"Can you walk out on your own story?"
Tomorrow is the first of many 49-year-old birthdays for me. Thankfully, the big 5-0 is a long way off.
Birthdays always get me, though. I like to "number my days, that I may apply my heart to wisdom" as the ancient Hebrew poet said. So, I was already feeling a bit pensive when this graffiti piece caught my attention yesterday.
How does someone walk out on their story exactly?
I am not sure, but the phrase resonates. There have been times I wanted to walk out on my story. I had grand visions of my future when I was in my pre-pubescent years. Someone told me that they think I will be a great man some day, and I believed them.

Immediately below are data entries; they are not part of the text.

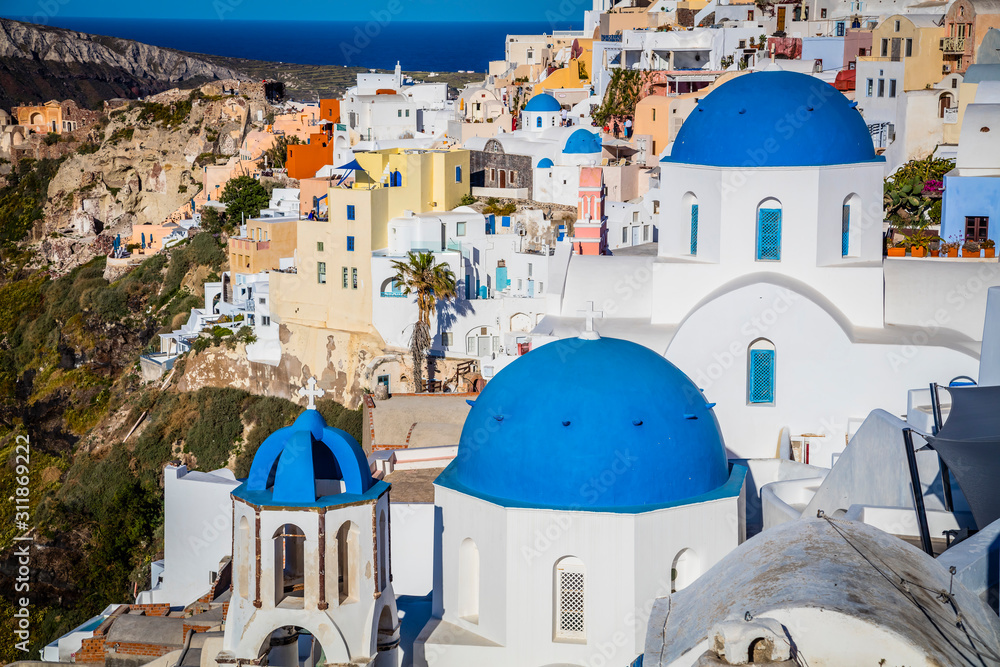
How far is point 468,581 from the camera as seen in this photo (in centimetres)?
1420

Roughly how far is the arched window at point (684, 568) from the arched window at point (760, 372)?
5.59m

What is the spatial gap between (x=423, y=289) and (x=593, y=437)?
72.2 feet

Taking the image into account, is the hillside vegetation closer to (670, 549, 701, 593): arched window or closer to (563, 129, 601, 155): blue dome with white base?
(563, 129, 601, 155): blue dome with white base

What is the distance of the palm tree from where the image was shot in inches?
1359

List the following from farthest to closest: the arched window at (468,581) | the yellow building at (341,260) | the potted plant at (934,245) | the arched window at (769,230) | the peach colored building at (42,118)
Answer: the peach colored building at (42,118) → the yellow building at (341,260) → the potted plant at (934,245) → the arched window at (769,230) → the arched window at (468,581)

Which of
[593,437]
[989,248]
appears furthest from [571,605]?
[989,248]

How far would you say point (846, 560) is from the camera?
957cm

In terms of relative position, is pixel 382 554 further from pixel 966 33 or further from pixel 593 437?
pixel 966 33

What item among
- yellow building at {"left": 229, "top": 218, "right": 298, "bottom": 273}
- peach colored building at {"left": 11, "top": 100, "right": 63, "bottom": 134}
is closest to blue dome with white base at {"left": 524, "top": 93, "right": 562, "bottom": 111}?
yellow building at {"left": 229, "top": 218, "right": 298, "bottom": 273}

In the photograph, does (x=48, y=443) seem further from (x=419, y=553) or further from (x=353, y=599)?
(x=353, y=599)

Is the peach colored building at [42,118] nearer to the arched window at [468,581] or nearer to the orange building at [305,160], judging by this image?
the orange building at [305,160]

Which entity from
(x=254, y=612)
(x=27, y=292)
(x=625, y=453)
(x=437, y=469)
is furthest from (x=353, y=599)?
(x=27, y=292)

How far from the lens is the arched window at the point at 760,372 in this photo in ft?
62.0

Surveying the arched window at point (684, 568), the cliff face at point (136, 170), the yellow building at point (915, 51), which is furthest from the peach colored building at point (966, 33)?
the cliff face at point (136, 170)
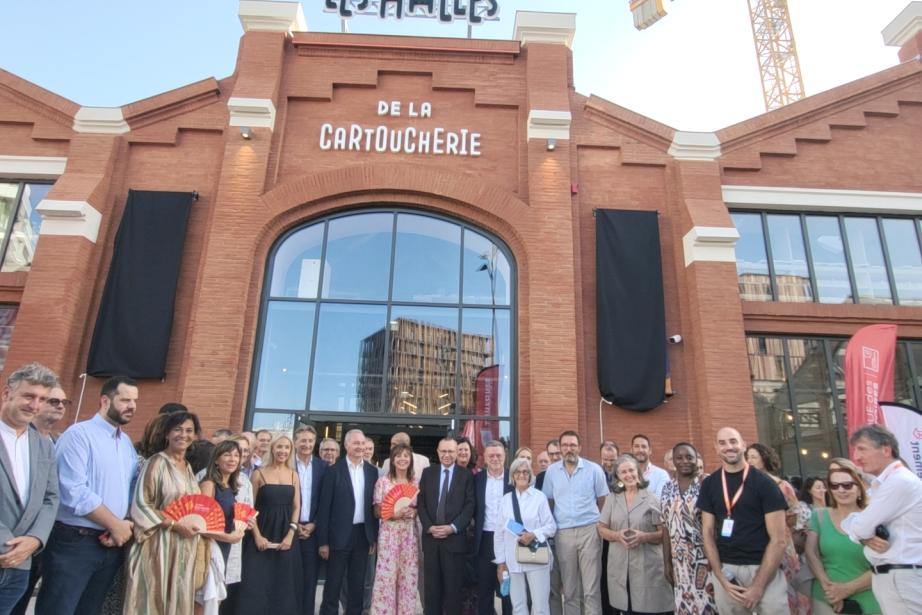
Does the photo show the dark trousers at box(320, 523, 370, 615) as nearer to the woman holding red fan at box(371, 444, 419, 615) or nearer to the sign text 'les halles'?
the woman holding red fan at box(371, 444, 419, 615)

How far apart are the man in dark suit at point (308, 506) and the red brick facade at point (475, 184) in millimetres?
3978

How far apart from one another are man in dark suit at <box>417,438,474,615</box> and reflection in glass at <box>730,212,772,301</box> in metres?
7.93

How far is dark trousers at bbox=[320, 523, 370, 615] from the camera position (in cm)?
648

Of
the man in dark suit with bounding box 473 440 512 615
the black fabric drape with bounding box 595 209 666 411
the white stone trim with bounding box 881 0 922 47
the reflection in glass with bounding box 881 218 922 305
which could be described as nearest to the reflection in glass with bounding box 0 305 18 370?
the man in dark suit with bounding box 473 440 512 615

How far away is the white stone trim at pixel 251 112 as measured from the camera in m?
11.9

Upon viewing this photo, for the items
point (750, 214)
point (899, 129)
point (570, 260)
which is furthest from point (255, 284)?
point (899, 129)

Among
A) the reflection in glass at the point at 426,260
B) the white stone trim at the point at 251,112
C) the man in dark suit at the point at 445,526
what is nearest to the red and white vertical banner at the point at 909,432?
the man in dark suit at the point at 445,526

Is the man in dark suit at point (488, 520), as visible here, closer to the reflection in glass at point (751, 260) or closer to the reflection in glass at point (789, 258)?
the reflection in glass at point (751, 260)

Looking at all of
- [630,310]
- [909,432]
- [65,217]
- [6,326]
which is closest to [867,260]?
[630,310]

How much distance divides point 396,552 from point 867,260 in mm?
11385

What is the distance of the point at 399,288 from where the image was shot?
11.8m

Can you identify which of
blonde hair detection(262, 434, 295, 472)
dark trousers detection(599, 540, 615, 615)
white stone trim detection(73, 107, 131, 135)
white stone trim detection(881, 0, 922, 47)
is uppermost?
white stone trim detection(881, 0, 922, 47)

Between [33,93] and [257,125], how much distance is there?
4.81 meters

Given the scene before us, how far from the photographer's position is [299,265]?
472 inches
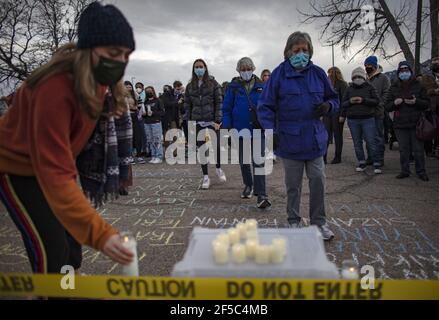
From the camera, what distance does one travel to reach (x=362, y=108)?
24.8 ft

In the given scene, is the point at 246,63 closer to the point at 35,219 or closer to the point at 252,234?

But it didn't exactly turn out that way. As a teen there were moments I wanted to quit the story I was in. I had moments of rage where I escaped to "the mountain" near our place. When I climbed that hill, I could see out over our town and the lake beyond. Mostly I remember the clouds and the swirling colors of the Canadian sunset as I spoke up into the void. Sometimes it felt like nothing was there, but sometimes I sensed a response.
If you are like me, sometimes you try to make sense of your life and track it on some sort of profit/loss grid hoping for an upward trajectory. Is there any progress? Am I "makin' it?" These days I notice when those younger than me start achieving things that are really something. I chuckled when I went to a clinic and the physician looked like he might still be in High School. Professionals are getting so young these days.
As I reflect tonight, it‘s funny how the truest thing about my story isn't something you can put on a spreadsheet or into a rubric. 49 years of life, and it seems like the most important thing I can say about myself now is that I heard a voice in the sunset in a remote part of Ontario. My life is pretty much a story about following that voice. It might sound strange or maybe a little mentally ill, but it‘s true.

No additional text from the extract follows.